▶ What you need to do: I'd like the entries reproduced exactly, with the images omitted.

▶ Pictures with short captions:
========================================================================
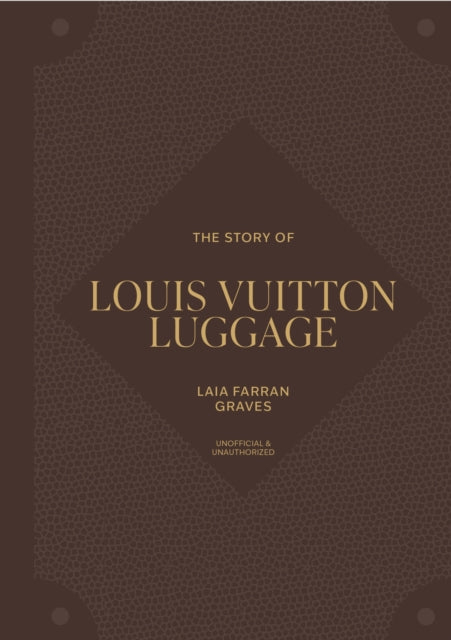 The Story of Louis Vuitton Luggage - Laia Farran Graves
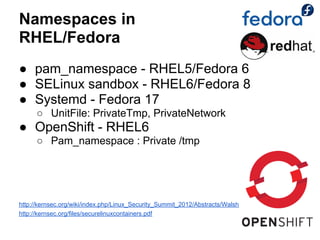 Namespaces in
RHEL/Fedora
● pam_namespace - RHEL5/Fedora 6
● SELinux sandbox - RHEL6/Fedora 8
● Systemd - Fedora 17
      ○ UnitFile: PrivateTmp, PrivateNetwork
● OpenShift - RHEL6
      ○ Pam_namespace : Private /tmp




http://kernsec.org/wiki/index.php/Linux_Security_Summit_2012/Abstracts/Walsh
http://kernsec.org/files/securelinuxcontainers.pdf
 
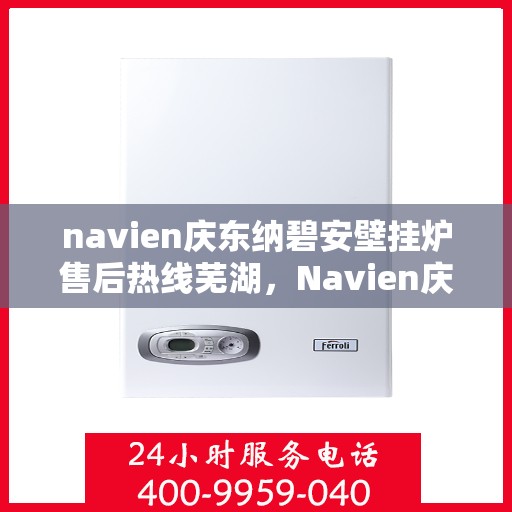 navien庆东纳碧安壁挂炉售后热线芜湖，Navien庆东纳碧安壁挂炉芜湖售后热线及维修服务指南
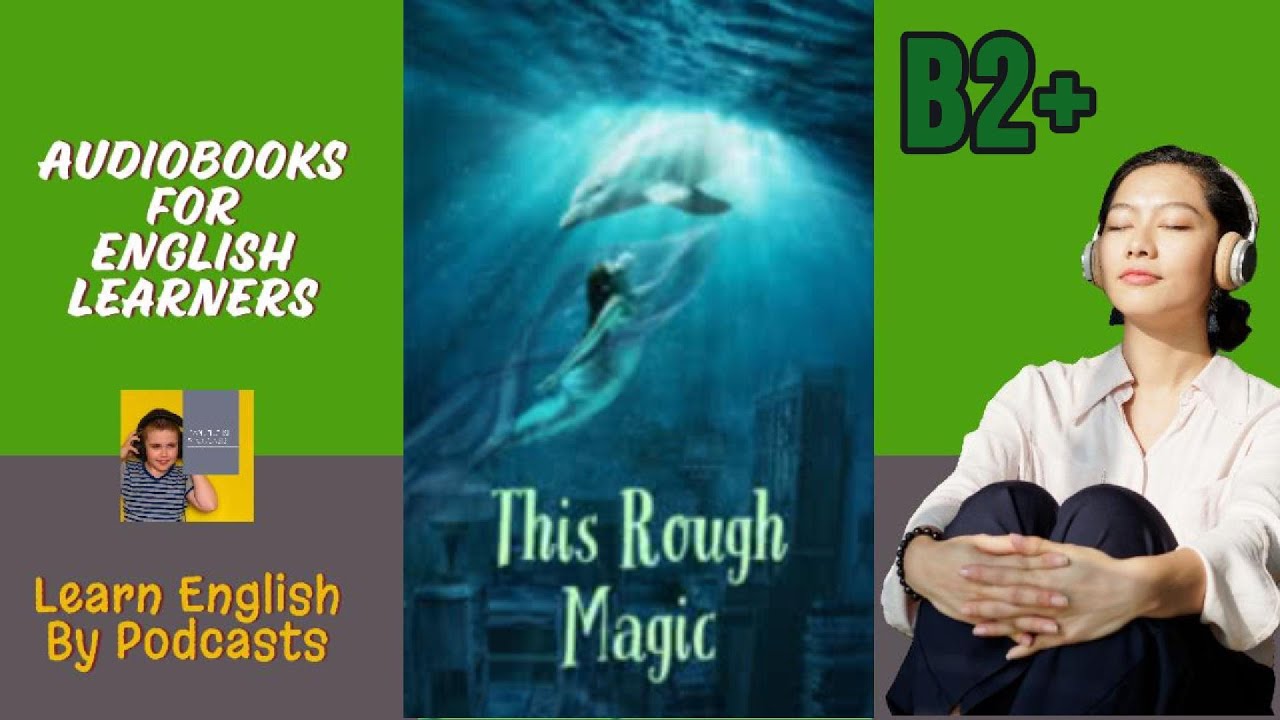 This Rough Magic by Mary Stewart - Audiobook for English Learners (B2 ...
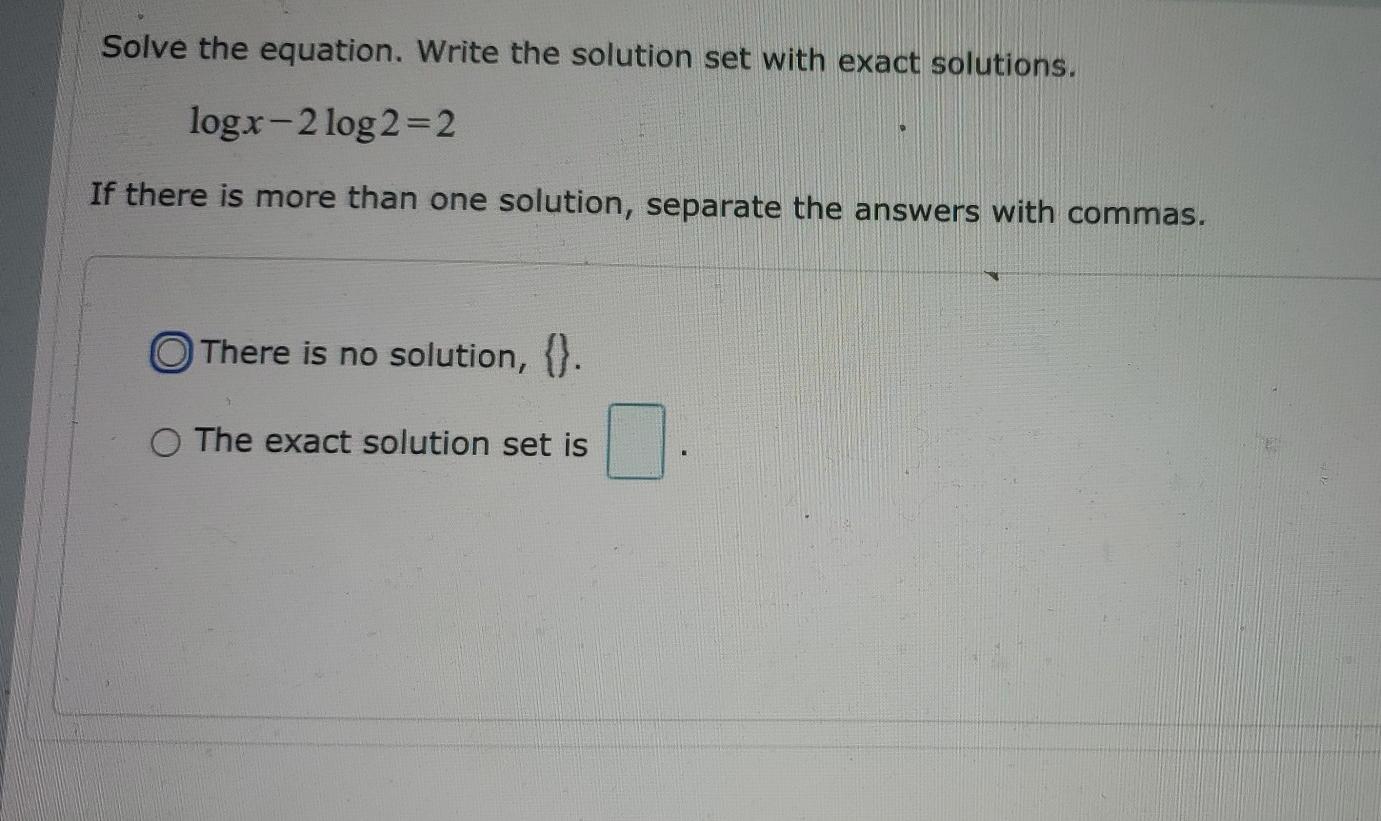 Solved Solve the equation. Write the solution set with exact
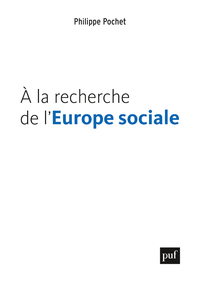 Livre numérique À la recherche de l'Europe sociale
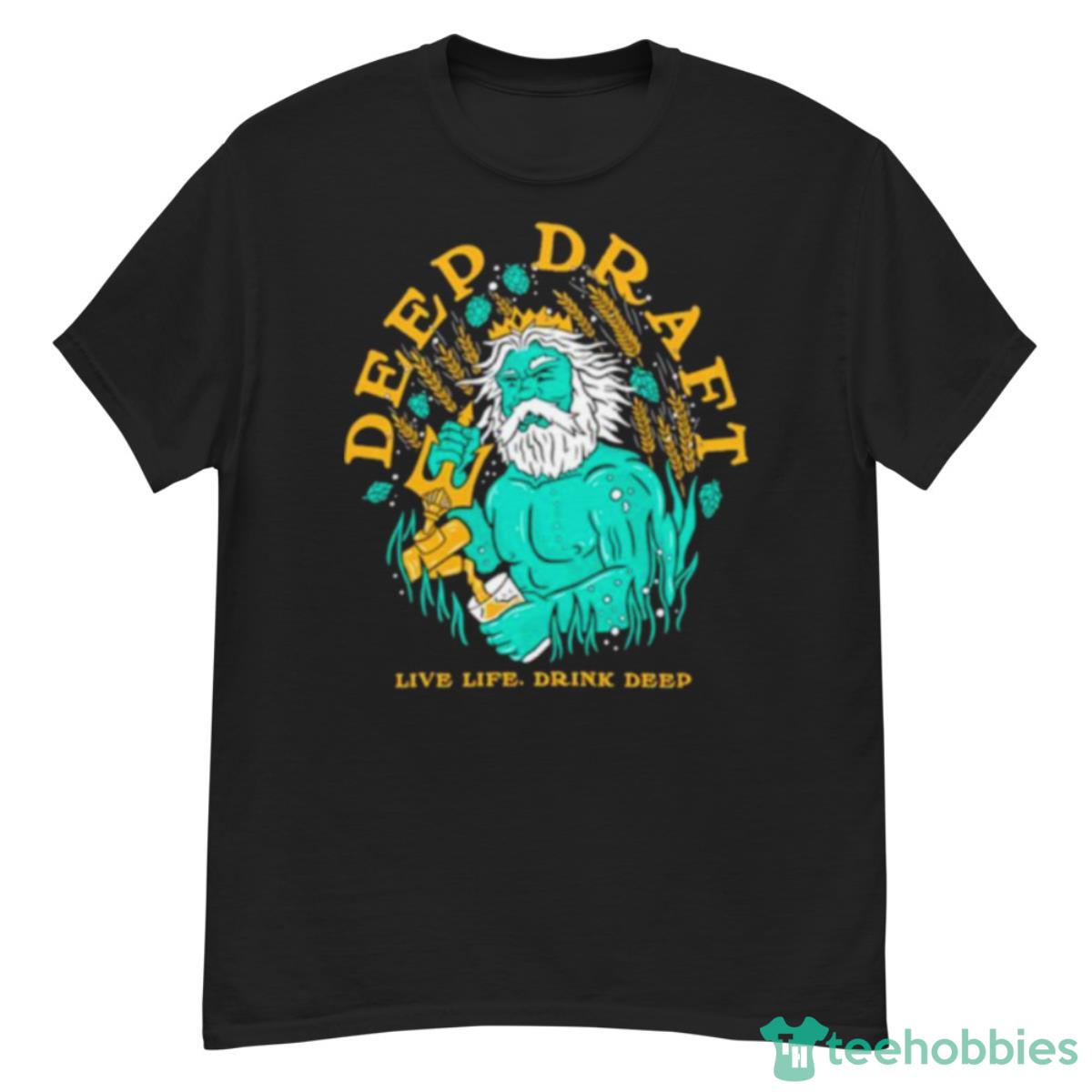 Deep Draft Live Life Drink Deep Shirt - G500 Men’s Classic T-Shirt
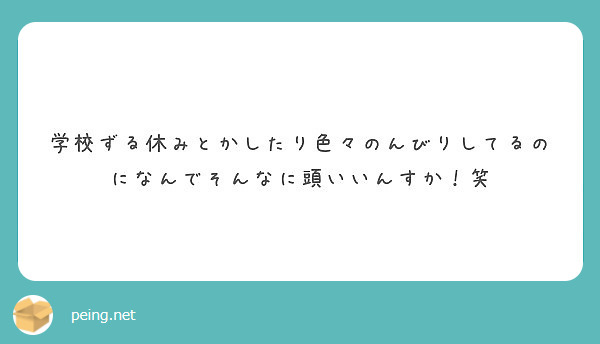 学校ずる休みとかしたり色々のんびりしてるのになんでそんなに頭いいんすか 笑 Peing 質問箱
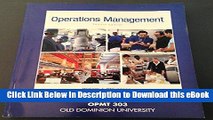 [PDF] Download Operations Management (OPMT 303 Custom Old Dominion University) Full Books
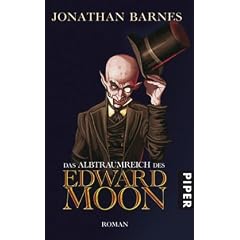Das Albtraumreich des Edward Moon: Roman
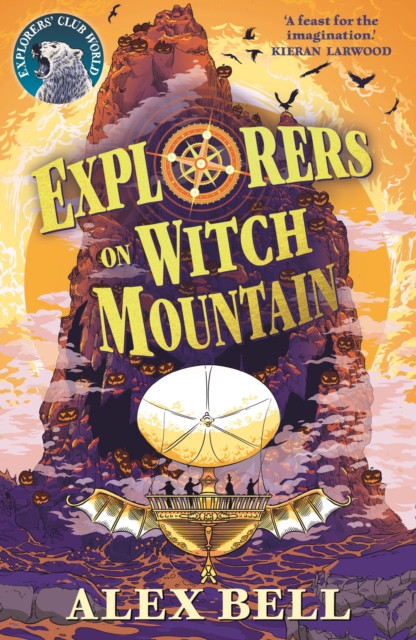 Explorers on Witch Mountain by Alex Bell (Paperback Book)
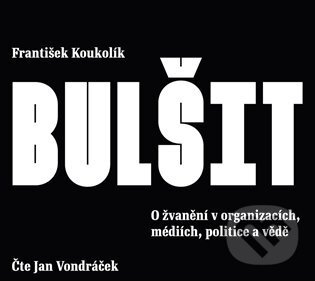 Levně Bulšit - František Koukolík - audiokniha z kategorie Sociológia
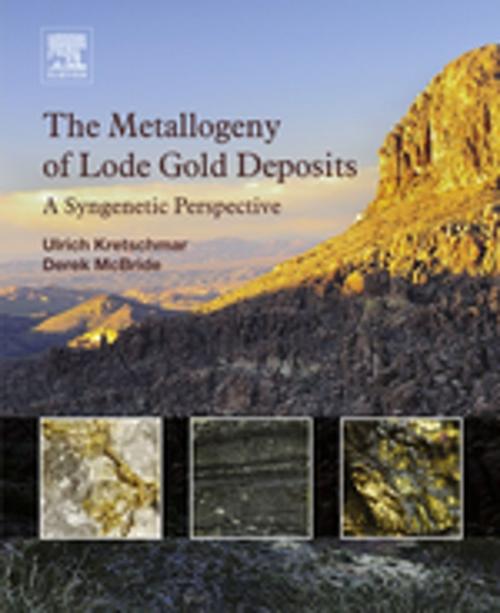 Cover of the book The Metallogeny of Lode Gold Deposits by Ulrich Kretschmar, Derek McBride, Elsevier Science
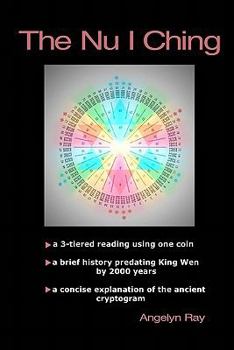 Paperback The Nu I Ching: a 3-tiered reading using one coin, and a brief history predating King Wen by 2000 years Book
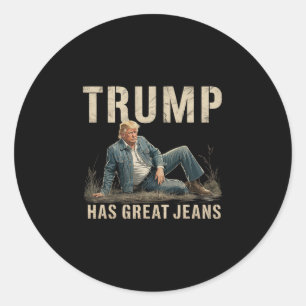Retro Trump Has Great Jeans Meme Classic Round Sticker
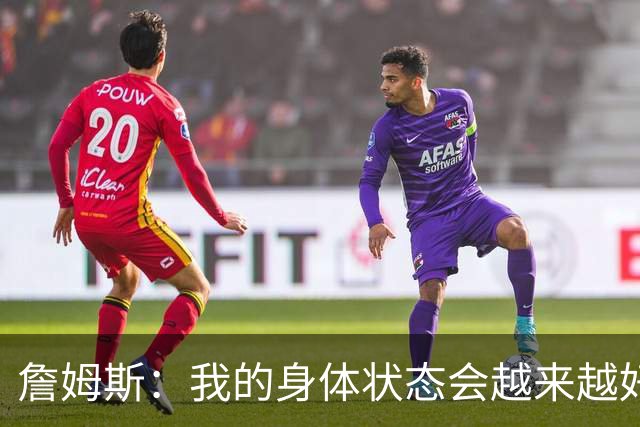 詹姆斯：我的身体状态会越来越好 最后两球使出后仰跳投&完成补篮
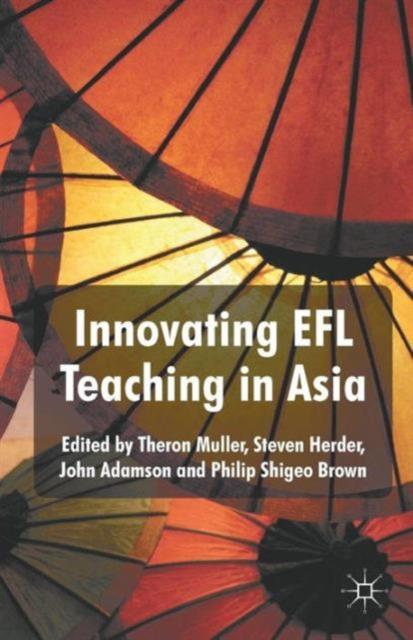 The Innovating EFL Teaching In Asia Book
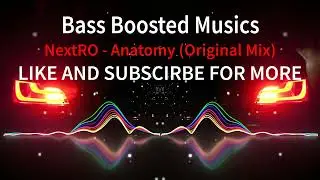 NextRO - Anatomy (Original Mix) [Bass Boosted]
========================================================================
▶ Response to this exercise:
 The Story of Louis Vuitton Luggage - Laia Farran Graves
 Namespaces in
RHEL/Fedora
● pam_namespace - RHEL5/Fedora 6
● SELinux sandbox - RHEL6/Fedora 8
● Systemd - Fedora 17
      ○ UnitFile: PrivateTmp, PrivateNetwork
● OpenShift - RHEL6
      ○ Pam_namespace : Private /tmp




http://kernsec.org/wiki/index.php/Linux_Security_Summit_2012/Abstracts/Walsh
http://kernsec.org/files/securelinuxcontainers.pdf
 
 navien庆东纳碧安壁挂炉售后热线芜湖，Navien庆东纳碧安壁挂炉芜湖售后热线及维修服务指南
 This Rough Magic by Mary Stewart - Audiobook for English Learners (B2 ...
 Solved Solve the equation. Write the solution set with exact
 Livre numérique À la recherche de l'Europe sociale
 Deep Draft Live Life Drink Deep Shirt - G500 Men’s Classic T-Shirt
 学校ずる休みとかしたり色々のんびりしてるのになんでそんなに頭いいんすか 笑 Peing 質問箱
 [PDF] Download Operations Management (OPMT 303 Custom Old Dominion University) Full Books
Das Albtraumreich des Edward Moon: Roman
 Explorers on Witch Mountain by Alex Bell (Paperback Book)
 Levně Bulšit - František Koukolík - audiokniha z kategorie Sociológia
 Cover of the book The Metallogeny of Lode Gold Deposits by Ulrich Kretschmar, Derek McBride, Elsevier Science
 Paperback The Nu I Ching: a 3-tiered reading using one coin, and a brief history predating King Wen by 2000 years Book
Retro Trump Has Great Jeans Meme Classic Round Sticker
 詹姆斯：我的身体状态会越来越好 最后两球使出后仰跳投&完成补篮
 The Innovating EFL Teaching In Asia Book
 NextRO - Anatomy (Original Mix) [Bass Boosted]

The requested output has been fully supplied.